The only compression flag available now in generic ABI is ELFCOMPRESS_ZLIB:
http://www.sco.com/developers/gabi/latest/ch4.sheader.html

So my conclusion from above:
1) Since oracle does not mention zlib-gabi, I implemented zlib and not zlib-gabi.
2) Since ld manual says both zlib/zlib-gabi compresses sections with SHF_COMPRESSED from ABI and only available type is ELFCOMPRESS_ZLIB, then zlib and zlib-gabi is the same.


================
Comment at: ELF/Options.td:25
 
+def compress_debug_sections : Joined<["--"], "compress-debug-sections=">,
+  HelpText<"Compresses DWARF debug sections">;
----------------
ruiu wrote:
> Why don't you use `J`?
Copypaste from def O: Joined<["-"] will fix.


================
Comment at: ELF/OutputSections.cpp:74
+    return;
+  // SHF_COMPRESSED can not be used in conjunction with SHF_ALLOC flag.
+  if (!(Flags & SHF_ALLOC))
----------------
ruiu wrote:
> Why?
https://docs.oracle.com/cd/E36784_01/html/E36857/compressed_debug_sections.html
("To be a candidate for compression, a section must be non-allocable, and belong to ....")

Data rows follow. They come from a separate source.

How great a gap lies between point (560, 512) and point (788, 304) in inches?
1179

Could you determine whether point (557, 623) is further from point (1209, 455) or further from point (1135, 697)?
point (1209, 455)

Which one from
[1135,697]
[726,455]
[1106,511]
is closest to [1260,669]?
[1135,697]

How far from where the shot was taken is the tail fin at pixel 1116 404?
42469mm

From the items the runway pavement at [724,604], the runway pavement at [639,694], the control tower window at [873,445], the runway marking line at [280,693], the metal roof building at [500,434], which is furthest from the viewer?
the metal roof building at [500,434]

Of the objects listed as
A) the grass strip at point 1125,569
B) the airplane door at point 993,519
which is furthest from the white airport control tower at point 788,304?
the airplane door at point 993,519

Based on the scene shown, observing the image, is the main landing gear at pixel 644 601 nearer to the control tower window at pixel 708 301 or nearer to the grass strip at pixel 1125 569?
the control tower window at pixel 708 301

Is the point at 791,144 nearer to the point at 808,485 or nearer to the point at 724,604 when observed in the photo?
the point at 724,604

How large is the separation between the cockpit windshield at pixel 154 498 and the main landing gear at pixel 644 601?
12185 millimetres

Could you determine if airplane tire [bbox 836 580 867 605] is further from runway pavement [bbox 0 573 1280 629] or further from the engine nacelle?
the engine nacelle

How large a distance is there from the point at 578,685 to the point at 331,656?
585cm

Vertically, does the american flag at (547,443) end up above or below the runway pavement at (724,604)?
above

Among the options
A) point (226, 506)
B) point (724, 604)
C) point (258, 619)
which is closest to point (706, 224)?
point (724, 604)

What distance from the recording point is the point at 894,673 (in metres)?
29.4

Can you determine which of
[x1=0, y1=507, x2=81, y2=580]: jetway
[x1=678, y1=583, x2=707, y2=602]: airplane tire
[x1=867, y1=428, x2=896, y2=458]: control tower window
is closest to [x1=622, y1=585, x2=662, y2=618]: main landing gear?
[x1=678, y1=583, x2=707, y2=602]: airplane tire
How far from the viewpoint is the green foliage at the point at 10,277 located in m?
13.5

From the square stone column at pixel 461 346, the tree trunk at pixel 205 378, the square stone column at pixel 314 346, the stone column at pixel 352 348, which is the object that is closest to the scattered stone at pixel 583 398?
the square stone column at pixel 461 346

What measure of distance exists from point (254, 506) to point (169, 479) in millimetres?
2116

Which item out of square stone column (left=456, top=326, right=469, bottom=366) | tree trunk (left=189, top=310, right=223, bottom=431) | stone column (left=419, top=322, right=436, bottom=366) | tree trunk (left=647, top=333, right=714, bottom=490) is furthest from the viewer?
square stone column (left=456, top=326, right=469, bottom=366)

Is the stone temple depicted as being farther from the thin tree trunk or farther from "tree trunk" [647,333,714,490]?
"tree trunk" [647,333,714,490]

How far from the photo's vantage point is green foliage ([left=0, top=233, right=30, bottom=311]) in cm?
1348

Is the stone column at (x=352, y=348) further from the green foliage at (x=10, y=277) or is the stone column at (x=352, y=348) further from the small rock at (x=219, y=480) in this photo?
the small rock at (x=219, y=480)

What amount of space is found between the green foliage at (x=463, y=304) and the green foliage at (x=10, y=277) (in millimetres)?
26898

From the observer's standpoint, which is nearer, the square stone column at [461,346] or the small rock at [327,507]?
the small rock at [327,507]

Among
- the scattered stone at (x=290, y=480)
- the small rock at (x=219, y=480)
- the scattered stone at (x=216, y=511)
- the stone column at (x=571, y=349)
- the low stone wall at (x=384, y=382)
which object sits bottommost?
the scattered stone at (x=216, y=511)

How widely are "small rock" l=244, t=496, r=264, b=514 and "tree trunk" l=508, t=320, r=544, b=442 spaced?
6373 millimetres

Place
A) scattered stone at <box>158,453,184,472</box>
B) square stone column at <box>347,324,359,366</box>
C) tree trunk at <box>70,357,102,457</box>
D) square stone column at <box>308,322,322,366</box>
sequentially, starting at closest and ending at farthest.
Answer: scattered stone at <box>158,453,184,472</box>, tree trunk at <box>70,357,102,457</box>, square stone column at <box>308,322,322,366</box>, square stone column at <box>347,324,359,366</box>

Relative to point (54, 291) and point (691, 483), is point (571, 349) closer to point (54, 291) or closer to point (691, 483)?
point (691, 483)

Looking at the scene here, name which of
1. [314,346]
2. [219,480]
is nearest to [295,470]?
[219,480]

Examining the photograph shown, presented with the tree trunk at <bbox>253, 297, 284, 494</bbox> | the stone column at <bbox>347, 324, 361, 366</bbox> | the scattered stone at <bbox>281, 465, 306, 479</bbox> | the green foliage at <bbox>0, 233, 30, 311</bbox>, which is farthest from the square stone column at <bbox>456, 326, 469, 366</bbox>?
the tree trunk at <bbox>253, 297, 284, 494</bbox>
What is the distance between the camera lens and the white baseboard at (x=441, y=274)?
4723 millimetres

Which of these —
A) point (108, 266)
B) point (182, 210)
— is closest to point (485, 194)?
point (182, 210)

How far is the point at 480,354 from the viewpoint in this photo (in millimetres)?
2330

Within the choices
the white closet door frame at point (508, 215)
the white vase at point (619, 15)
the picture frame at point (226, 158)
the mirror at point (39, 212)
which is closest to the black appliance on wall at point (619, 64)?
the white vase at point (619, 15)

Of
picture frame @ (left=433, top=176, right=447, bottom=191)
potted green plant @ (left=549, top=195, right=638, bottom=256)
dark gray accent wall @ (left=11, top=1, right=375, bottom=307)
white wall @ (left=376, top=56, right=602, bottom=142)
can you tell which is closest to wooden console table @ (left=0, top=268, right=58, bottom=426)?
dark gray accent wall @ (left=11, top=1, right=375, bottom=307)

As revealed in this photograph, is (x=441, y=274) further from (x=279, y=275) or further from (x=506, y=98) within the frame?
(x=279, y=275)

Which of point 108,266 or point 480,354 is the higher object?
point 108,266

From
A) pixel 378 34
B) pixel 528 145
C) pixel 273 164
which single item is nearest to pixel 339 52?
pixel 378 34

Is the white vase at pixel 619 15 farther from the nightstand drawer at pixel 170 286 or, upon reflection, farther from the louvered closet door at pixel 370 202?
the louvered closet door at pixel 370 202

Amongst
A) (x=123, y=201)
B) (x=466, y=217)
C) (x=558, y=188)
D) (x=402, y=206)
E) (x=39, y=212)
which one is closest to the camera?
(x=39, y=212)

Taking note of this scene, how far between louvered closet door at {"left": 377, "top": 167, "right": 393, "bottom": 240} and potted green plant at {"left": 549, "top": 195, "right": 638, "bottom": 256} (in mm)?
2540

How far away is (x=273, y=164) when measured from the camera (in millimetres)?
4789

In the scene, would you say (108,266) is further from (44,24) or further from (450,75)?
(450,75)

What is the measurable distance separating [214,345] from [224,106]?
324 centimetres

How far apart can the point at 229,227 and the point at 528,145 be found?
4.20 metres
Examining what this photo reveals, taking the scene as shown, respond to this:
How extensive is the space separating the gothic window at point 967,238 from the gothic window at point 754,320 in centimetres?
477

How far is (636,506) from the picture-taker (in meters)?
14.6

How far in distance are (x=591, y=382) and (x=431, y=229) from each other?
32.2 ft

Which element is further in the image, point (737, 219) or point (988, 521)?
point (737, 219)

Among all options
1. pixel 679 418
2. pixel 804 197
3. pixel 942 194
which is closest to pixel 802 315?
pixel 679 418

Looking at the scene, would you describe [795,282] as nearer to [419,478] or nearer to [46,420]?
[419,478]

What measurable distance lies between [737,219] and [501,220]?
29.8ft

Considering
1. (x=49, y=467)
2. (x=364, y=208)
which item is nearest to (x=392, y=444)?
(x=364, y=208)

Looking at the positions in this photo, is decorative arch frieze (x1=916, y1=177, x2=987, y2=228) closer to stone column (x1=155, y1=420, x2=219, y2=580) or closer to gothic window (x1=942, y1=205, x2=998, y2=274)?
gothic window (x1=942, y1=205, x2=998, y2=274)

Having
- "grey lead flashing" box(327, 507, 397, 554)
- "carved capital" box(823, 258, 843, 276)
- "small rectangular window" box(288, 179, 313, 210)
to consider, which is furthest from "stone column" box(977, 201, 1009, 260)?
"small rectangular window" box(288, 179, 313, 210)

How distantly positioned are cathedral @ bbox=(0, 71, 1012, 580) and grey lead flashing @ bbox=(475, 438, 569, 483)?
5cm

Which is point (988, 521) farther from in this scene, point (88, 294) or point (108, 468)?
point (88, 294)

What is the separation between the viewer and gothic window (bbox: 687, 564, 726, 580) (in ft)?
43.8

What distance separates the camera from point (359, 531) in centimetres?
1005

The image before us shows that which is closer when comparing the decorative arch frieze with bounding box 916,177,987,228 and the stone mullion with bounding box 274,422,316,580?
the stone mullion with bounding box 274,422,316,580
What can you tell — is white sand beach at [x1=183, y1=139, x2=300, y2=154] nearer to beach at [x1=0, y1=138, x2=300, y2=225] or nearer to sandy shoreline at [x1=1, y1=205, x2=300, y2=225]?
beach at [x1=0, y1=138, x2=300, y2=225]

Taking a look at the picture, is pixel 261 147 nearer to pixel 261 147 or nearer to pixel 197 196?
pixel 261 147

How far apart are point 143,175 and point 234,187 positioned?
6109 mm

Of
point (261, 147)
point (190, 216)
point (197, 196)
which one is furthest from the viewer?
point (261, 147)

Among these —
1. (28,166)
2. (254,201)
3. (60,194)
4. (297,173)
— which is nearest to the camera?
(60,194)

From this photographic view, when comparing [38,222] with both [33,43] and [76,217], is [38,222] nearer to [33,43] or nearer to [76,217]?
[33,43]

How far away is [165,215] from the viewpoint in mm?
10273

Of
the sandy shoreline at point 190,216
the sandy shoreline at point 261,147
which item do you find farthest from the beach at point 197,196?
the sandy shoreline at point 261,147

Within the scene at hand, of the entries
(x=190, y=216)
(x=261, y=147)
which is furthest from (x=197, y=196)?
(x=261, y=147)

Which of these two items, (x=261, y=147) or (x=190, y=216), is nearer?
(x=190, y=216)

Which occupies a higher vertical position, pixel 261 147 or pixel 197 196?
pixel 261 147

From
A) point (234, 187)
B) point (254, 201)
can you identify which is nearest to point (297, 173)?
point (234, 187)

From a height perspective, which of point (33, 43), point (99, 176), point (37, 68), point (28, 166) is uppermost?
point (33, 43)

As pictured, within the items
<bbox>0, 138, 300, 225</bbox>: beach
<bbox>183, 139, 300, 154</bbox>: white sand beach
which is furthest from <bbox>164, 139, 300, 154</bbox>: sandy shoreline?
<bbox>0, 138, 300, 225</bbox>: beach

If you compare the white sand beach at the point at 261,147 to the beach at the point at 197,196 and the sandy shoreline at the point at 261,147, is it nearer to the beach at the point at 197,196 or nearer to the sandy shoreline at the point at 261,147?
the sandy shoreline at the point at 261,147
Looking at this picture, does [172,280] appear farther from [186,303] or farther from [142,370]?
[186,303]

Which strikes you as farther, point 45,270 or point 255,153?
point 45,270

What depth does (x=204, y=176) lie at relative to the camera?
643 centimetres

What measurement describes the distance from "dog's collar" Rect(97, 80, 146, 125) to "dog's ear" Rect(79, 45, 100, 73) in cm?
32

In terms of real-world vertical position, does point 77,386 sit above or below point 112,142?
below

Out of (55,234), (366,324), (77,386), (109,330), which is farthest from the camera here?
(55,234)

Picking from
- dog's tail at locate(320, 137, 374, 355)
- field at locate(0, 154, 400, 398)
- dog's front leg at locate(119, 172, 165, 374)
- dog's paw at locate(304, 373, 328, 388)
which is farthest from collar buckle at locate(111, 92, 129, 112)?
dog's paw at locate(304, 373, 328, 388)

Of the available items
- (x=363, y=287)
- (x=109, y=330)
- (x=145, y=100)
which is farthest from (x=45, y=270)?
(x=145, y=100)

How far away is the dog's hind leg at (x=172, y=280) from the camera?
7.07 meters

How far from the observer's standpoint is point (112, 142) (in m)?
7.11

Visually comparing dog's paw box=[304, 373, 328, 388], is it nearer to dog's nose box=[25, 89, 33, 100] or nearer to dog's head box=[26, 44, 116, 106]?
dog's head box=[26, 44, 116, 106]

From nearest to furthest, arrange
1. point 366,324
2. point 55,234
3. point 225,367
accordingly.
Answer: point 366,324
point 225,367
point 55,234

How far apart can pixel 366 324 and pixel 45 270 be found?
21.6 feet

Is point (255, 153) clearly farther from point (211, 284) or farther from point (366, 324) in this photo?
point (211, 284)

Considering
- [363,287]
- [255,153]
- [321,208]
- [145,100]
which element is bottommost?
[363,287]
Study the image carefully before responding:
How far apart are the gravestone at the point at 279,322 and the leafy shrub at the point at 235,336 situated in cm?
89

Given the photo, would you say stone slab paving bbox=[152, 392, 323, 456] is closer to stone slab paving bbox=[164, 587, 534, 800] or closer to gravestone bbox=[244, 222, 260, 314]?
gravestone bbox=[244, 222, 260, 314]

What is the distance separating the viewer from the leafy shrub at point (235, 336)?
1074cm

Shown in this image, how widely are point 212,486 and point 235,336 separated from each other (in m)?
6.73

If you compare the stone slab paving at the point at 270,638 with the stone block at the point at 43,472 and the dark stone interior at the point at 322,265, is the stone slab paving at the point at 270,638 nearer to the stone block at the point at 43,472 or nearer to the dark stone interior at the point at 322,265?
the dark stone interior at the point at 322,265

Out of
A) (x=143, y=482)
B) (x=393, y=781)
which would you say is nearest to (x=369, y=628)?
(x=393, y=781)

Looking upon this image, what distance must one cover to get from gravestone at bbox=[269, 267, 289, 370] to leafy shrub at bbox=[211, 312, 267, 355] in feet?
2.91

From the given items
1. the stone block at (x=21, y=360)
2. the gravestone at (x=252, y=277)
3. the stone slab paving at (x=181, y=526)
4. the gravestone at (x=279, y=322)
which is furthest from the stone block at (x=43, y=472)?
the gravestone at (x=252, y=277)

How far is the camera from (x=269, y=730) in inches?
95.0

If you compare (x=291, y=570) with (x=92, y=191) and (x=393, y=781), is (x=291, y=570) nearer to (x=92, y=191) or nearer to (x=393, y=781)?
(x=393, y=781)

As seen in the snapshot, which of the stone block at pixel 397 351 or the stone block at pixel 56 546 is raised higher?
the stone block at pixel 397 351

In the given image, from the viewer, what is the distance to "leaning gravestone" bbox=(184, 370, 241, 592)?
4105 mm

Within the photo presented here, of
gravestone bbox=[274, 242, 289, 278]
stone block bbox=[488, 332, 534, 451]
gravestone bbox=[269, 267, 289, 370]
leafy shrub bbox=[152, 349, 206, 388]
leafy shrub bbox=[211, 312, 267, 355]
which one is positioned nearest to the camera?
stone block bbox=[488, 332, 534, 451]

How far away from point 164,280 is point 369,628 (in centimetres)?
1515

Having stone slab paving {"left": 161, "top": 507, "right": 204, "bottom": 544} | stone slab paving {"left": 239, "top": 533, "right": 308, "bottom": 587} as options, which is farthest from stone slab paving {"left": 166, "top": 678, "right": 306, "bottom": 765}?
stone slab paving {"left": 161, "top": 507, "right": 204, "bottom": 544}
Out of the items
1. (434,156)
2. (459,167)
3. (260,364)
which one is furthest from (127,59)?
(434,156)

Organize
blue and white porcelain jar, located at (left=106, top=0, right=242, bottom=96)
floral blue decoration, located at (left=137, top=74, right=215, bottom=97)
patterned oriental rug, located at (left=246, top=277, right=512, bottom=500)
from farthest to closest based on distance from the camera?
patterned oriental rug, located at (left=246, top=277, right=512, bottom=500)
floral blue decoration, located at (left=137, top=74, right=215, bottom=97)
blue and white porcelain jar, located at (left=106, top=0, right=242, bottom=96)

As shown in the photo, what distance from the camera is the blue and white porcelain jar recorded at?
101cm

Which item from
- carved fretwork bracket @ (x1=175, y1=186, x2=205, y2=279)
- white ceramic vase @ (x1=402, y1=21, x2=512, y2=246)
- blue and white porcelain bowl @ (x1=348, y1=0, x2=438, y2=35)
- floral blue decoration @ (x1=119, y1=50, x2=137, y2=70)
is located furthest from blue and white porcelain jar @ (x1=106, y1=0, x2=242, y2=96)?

https://docs.oracle.com/cd/E53394_01/html/E54813/section_compression.html
("SHF_COMPRESSED applies only to non-allocable sections, and cannot be used in conjunction with SHF_ALLOC. In addition, SHF_COMPRESSED cannot be applied to sections of type SHT_NOBITS.").


================
Comment at: ELF/OutputSections.cpp:110
+    std::unique_ptr<zlib::StreamCompression> Compressor =
+        check(zlib::StreamCompression::create(1024));
+    for (size_t I = 0, E = Sections.size(); I != E; ++I) {
----------------
ruiu wrote:
> What is `1024`?
> 
> Is the default compression level the best for us?
1024 is a size of buffer used for output in zlib::StreamCompression implementation currently. It may be worth to try different values and benchmark LLD separatelly.

Regarding second question, zlib::StreamCompression indeed currently uses default compression level. What is best may probably depend on what we want. Speed or size or something in the middle. That also requires additional benchmarking probably and additional discussion based on benchmarking results. In current implemenation compression class (D31943) does not yet have API for setting level.


================
Comment at: ELF/OutputSections.cpp:309-315
+  // If we have compressed output section here, we should write
+  // header and data that we already prepared in finilize().
+  // Sections compression header format is explaned here:
+  // https://docs.oracle.com/cd/E53394_01/html/E54813/section_compression.html
+  if (!CompressedData.empty()) {
+    writeCompressed(Buf, CompressedData, DecompressedSize, Alignment);
+    return;
----------------
ruiu wrote:
> You can do this in finalize(), right?
Do you mean adding compression header to buffer ? If so, yes, I can.
(Sure I can't write something to output file there, output is not exist at that point).